Correio Central
Voltar Notícia publicada em 04/07/2018

Ouro Preto: professora que disse ter sido assaltada após sair da CAIXA mentiu, afirma polícia

Mulher disse que dois homens a cercaram e roubaram dela 1.500 reais e um anel, mas era tudo mentira.

Uma mulher de 27 anos de idade que procurou a Delegacia de Polícia Civil de Ouro Preto do Oeste no dia 25 de junho, para registrar ocorrência policial informando que foi assaltada logo após sair da agência da Caixa Econômica Federal (CEF), por dois bandidos que ocupavam uma motocicleta, inventou o roubo.  

A autora da ocorrência policial é professora da rede pública municipal, e ela praticou um crime contra a Administração Pública de comunicação falsa de crime ao acionar a Polícia Militar, e também movimentou o aparato estatal sem que o fato tivesse existido.  

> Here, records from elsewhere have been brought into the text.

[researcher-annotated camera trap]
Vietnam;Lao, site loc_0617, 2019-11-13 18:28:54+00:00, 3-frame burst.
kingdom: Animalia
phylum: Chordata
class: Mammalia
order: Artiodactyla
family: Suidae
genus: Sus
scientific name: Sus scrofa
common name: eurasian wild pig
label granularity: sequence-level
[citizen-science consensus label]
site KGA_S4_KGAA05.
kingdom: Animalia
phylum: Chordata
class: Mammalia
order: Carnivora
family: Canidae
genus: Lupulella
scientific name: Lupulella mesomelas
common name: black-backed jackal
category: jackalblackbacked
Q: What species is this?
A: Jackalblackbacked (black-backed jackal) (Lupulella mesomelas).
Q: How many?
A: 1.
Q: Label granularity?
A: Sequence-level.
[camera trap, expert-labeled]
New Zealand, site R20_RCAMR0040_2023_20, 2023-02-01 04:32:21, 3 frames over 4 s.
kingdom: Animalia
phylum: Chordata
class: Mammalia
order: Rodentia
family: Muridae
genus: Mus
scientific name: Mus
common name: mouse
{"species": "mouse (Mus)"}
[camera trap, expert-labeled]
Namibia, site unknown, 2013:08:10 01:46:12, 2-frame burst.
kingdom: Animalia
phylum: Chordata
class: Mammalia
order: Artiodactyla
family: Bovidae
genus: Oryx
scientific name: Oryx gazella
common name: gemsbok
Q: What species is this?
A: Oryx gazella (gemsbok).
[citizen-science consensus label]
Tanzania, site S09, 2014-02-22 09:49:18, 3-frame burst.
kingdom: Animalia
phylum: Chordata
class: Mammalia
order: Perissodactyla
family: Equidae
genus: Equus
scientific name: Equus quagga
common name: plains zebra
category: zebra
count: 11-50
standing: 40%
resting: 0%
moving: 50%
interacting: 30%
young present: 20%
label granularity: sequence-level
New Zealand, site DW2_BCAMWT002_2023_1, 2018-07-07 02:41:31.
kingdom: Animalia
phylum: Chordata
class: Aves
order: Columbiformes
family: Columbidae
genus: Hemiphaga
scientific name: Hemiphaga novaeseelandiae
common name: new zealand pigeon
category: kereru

Em contato com a reportagem do site Correio Central, o delegado Niki Alves Locatelli disse que a mulher confirmou em depoimento que os fatos são falsos, mas que ela não quis dizer o motivo pelo qual registrou a mentira na Delegacia Civil da cidade.

A autora da ocorrência falsa acionou a Central de Operações (190) e inventou a estória que logo após sair da agência da Caixa, localizada na avenida XV de Novembro, com a quantia de R$ 1.500,00 que ela havia sacado, foi interceptada por dois indivíduos que ocupavam uma motocicleta Honda Titan na altura da rua Castelo Branco, próximo a Cometa Moto Center.

 Na ocorrência registrada na Delegacia de Polícia, a professora mentiu de maneira dissimulada que foi abordada próximo da casa de sua tia, que o carona da moto mostrou a ela uma arma, aparentando ser um revólver, anunciou o roubo, e exigiu o ‘envelope’ com a quantia de R$ 1.500,00 e também um anel de ouro que ela usava.  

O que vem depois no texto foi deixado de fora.